Breast cancer spreads at night, new research suggests

Researchers say the finding could significantly change the way cancer is diagnosed and treated.

Breast scan
Breast scan

Breast cancer spreads most while patients are sleeping, new research suggests.

Researchers say the finding could significantly change the way cancer is diagnosed and treated in future.

They add that their study may also indicate the need for doctors to note the time that cancer biopsies are performed, as this may also influence the number of cancer cells detected.

According to the World Health Organisation (WHO), breast cancer is one of the most common forms of cancer, and each year around 2.3 million people worldwide contract the disease.

If the disease is detected early enough, patients usually respond well to treatment, researchers say.

However, things become much more difficult if the cancer has already metastasised – spread to other parts of the body.

Metastasis occurs when circulating cancer cells break away from the original tumour, travel through the body via blood vessels and form new tumours in other organs.

The new study by researchers at ETH Zurich, the University Hospital Basel and the University of Basel found that circulating cancer cells which later form metastases mainly arise while people are sleeping.

Study leader Nicola Aceto, Professor of molecular oncology at ETH Zurich, Switzerland, said: “When the affected person is asleep, the tumour awakens.”

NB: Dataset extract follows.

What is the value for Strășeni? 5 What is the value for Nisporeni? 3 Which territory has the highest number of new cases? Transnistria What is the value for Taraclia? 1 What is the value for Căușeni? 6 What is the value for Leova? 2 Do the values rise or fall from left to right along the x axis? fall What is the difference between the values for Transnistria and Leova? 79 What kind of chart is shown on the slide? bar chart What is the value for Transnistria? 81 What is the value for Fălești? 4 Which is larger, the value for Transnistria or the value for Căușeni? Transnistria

“Our research shows that the escape of circulating cancer cells from the original tumour is controlled by hormones such as melatonin, which determine our rhythms of day and night,” added Zoi Diamantopoulou, the study’s lead author and a postdoctoral researcher at ETH Zurich.

The study included 30 female cancer patients and mouse models, and researchers found the tumour generated more circulating cells during sleep.

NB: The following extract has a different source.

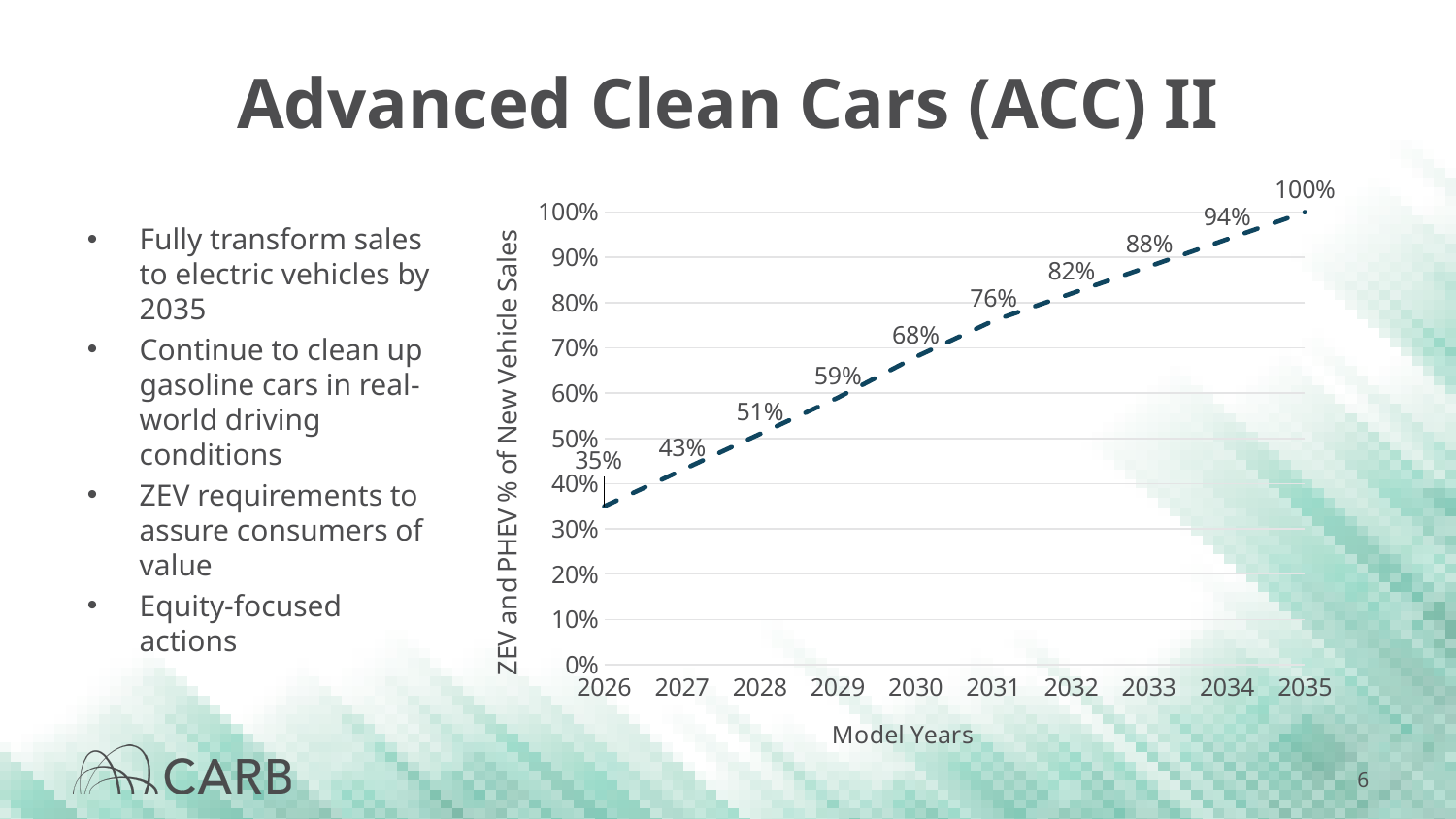
How many model years are plotted on the chart? 10 What is the label of the x axis? Model Years What is the ZEV and PHEV % of new vehicle sales for model year 2026? 35% What is the difference between the values for 2029 and 2028? 8% What is the ZEV and PHEV % of new vehicle sales for model year 2033? 88% What is the ZEV and PHEV % of new vehicle sales for model year 2030? 68% Which model year has the lowest ZEV and PHEV % of new vehicle sales? 2026 Which model year has the highest ZEV and PHEV % of new vehicle sales? 2035 What kind of chart is shown on the slide? Line chart What is the difference between the values for 2035 and 2026? 65% Do the values rise or fall from 2026 to 2035? Rise Which model year has a higher value, 2031 or 2029? 2031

According to the researchers, cells that leave the tumour at night also divide more quickly and therefore have a higher potential to form metastases, compared with circulating cells that leave the tumour during the day.

The scientists were also surprised to find that samples taken at different times of the day had very different levels of circulating cancer cells.

Another clue was the high number of cancer cells found per unit of blood in mice compared with humans.

As nocturnal animals, mice sleep during the day, which is when scientists collect most of their samples.

Prof Aceto said: “In our view, these findings may indicate the need for healthcare professionals to systematically record the time at which they perform biopsies.

“It may help to make the data truly comparable.”

Next researchers hope to establish how these findings can be incorporated into existing cancer treatments to optimise therapies.

The findings are published in the Nature journal.